## Extract
****************
Big Ideas Math Integrated Math Chapter 8 Maintaining Mathematical Proficiency
Page 215 Exercise 1 Problem 1
Question 1.
Evaluate the expression |−3 + (−1)|.
Answer:
Given Expression
|−3 + (−1)|.
We have to find the value of
∣−3 + (−1)∣
we will first solve the number inside the modulus then get its positive value.
Then use the conditions of modulus function to evaluate it further.
⇒ ∣−3+(−1)∣
⇒ ∣−3−1∣
⇒ ∣−4∣
Since for the modulus function when x<0
f(x) = −x
We can write
∣−4∣ = −(−4)
∣−4∣ = 4
The value of the expression: ∣−3+(−1)∣ is 4
Page 215 Exercise 2 Problem 2
Question 2.
Evaluate the expression |10 – 11|.
Answer:
Given Expression
|10 – 11|.
We have to find the value of the expression
∣10 − 11∣
We will first solve the expression inside the bracket
⇒ ∣10 − 11∣ = ∣−1∣
Now since x<0 the value of
f(x) = −x
⇒ ∣−1∣ = −(−1)
⇒ 1
Hence the value of the given expression is 1
The solution of the expression: ∣10 − 11∣ is 1
Page 215 Exercise 3 Problem 3
Question 3.
Evaluate the expression |9 – (-1)|.
Answer:
Given expression
|9 – (-1)|.
We have to find the value of the expression
∣9−(−1)∣
We will first solve the expression inside the modulus function:
⇒ ∣9−(−1)∣ = ∣9 + 1∣
⇒ ∣9−(−1) = ∣10∣
Since for values greater than 0, the mod function is given by
∣x∣ = x , and 10>0 , therefore,∣10∣ = 10
The value of ∣9−(−1)∣ is 10
The value of the expression : ∣9−(−1)∣ upon solving is 10
Page 215 Exercise 4 Problem 4
Question 4.
Evaluate the expression |-15 – 7|.
Answer:
Given Expression
|-15 – 7|.
We have to find the value of the expression
∣−15−7∣
We will first solve the expression inside the modulus sign and then evaluate it further using the definition of modulus function
⇒ ∣−15−7∣ = ∣−22∣
We know from the definition of modulus functions that when x<0 like in this case the f(x) is given by
f(x) = −(−x)
Since −22<0
⇒ ∣−22∣ = −(−22)
⇒ ∣−22∣ = 22
Thus the required value is 22
The value of the expression: ∣−15−7∣ upon solving is given by 22
Page 215 Exercise 5 Problem 5
Question 5.
Evaluate the expression |-12 + 3|.
Answer:
Given Expression
|-12 + 3|.
We have to find the value of the expression
∣−12 + 3∣
We will first solve the expression inside the modulus sign and then evaluate it further using the definition of modulus function
⇒∣ −12 + 3∣ = ∣−9∣
Since we know from the definition of modulus function that when x<0 the value of the f(x) is given by
f(x) = −x
As we know that −9<0 , the expression will be written as
⇒ ∣−9∣ = −(−9)
****************
## Extracted information
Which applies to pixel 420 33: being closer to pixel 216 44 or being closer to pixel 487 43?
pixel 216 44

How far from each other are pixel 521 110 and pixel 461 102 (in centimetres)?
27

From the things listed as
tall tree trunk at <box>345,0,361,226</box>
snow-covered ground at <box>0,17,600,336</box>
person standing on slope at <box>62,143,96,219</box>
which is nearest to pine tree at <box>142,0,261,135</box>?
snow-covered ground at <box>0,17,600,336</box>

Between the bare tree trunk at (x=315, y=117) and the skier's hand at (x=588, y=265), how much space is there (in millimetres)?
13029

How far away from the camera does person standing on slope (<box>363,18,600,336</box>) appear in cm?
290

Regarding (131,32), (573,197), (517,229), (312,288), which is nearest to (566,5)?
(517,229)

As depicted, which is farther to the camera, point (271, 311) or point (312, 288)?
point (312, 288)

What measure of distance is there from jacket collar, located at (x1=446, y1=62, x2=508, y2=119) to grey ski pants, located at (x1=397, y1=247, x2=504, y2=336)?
****************
## Task
In two sentences, summarize the Chapter 8 solutions shown above.

## Solution to this exercise
The page gives worked answers for Page 215 Exercises 1 through 5 of Big Ideas Math Integrated Math Chapter 8 Maintaining Mathematical Proficiency, each of which asks to evaluate an absolute value expression. Each solution first simplifies what is inside the modulus sign and then applies the definition of the modulus function, giving 4 for |−3 + (−1)|, 1 for |10 – 11|, 10 for |9 – (-1)|, and 22 for |-15 – 7|.